__Listed entries__:
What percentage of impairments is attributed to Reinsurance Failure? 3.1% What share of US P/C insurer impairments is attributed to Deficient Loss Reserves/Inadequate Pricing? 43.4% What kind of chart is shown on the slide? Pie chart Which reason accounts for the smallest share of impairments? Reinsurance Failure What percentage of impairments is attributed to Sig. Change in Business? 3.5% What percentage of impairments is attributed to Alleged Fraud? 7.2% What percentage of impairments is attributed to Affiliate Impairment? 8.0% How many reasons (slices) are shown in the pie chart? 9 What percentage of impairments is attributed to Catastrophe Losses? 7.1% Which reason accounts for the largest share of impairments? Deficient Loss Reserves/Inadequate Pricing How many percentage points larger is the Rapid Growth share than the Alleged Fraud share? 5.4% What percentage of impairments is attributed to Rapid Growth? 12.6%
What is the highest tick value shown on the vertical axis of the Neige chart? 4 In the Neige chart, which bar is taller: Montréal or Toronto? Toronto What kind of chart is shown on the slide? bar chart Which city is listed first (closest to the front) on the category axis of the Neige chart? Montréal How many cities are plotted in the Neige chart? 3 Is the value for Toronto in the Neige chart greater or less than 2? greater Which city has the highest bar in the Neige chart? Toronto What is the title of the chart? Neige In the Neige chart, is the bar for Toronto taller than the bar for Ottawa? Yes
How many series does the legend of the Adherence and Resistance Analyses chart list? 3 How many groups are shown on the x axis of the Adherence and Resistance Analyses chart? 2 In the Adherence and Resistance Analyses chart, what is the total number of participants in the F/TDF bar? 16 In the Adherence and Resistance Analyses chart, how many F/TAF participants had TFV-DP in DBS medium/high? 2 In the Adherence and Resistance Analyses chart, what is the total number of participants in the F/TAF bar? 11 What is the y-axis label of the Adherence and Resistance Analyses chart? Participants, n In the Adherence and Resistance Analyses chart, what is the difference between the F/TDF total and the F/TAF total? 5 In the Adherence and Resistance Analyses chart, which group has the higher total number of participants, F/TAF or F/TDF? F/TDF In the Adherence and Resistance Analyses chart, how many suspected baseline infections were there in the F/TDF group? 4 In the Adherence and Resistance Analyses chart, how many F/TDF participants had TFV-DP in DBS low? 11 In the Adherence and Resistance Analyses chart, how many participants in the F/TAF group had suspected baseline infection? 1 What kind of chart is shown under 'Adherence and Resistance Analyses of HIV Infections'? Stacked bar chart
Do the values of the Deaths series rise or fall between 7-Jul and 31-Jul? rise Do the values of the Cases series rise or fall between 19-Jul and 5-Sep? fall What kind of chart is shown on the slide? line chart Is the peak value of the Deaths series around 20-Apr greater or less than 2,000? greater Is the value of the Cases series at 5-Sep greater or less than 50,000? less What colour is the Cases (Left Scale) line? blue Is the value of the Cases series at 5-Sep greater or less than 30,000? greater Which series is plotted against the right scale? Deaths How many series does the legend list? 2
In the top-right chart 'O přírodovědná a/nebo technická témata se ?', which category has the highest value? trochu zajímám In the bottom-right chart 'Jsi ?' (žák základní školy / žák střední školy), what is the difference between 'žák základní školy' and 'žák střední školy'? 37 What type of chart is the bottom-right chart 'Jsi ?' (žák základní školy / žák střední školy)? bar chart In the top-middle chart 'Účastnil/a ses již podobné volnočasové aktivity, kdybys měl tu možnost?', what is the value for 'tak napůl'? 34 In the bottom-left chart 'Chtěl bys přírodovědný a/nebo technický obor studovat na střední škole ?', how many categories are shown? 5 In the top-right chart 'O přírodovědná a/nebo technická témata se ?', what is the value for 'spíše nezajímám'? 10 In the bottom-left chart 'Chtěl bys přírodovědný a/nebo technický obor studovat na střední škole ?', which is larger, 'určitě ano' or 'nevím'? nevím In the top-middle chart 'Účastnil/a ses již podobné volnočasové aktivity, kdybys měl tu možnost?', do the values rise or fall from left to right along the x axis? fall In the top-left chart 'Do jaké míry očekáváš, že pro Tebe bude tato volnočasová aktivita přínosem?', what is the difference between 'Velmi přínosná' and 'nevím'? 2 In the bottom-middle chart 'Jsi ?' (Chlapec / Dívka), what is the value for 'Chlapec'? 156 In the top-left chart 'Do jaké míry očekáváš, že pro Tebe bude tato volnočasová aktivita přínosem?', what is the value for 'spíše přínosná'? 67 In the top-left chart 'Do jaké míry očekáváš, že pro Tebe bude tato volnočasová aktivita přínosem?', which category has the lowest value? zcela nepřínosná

__Description of the task__:
Recast the rows from the very first one through the one containing "What is the highest", both included, as a Markdown table with the columns n and Line, skipping any blank lines.

__Answer to the problem__:
| n | Line |
|---|---|
| 1 | What percentage of impairments is attributed to Reinsurance Failure? 3.1% What share of US P/C insurer impairments is attributed to Deficient Loss Reserves/Inadequate Pricing? 43.4% What kind of chart is shown on the slide? Pie chart Which reason accounts for the smallest share of impairments? Reinsurance Failure What percentage of impairments is attributed to Sig. Change in Business? 3.5% What percentage of impairments is attributed to Alleged Fraud? 7.2% What percentage of impairments is attributed to Affiliate Impairment? 8.0% How many reasons (slices) are shown in the pie chart? 9 What percentage of impairments is attributed to Catastrophe Losses? 7.1% Which reason accounts for the largest share of impairments? Deficient Loss Reserves/Inadequate Pricing How many percentage points larger is the Rapid Growth share than the Alleged Fraud share? 5.4% What percentage of impairments is attributed to Rapid Growth? 12.6% |
| 2 | What is the highest tick value shown on the vertical axis of the Neige chart? 4 In the Neige chart, which bar is taller: Montréal or Toronto? Toronto What kind of chart is shown on the slide? bar chart Which city is listed first (closest to the front) on the category axis of the Neige chart? Montréal How many cities are plotted in the Neige chart? 3 Is the value for Toronto in the Neige chart greater or less than 2? greater Which city has the highest bar in the Neige chart? Toronto What is the title of the chart? Neige In the Neige chart, is the bar for Toronto taller than the bar for Ottawa? Yes |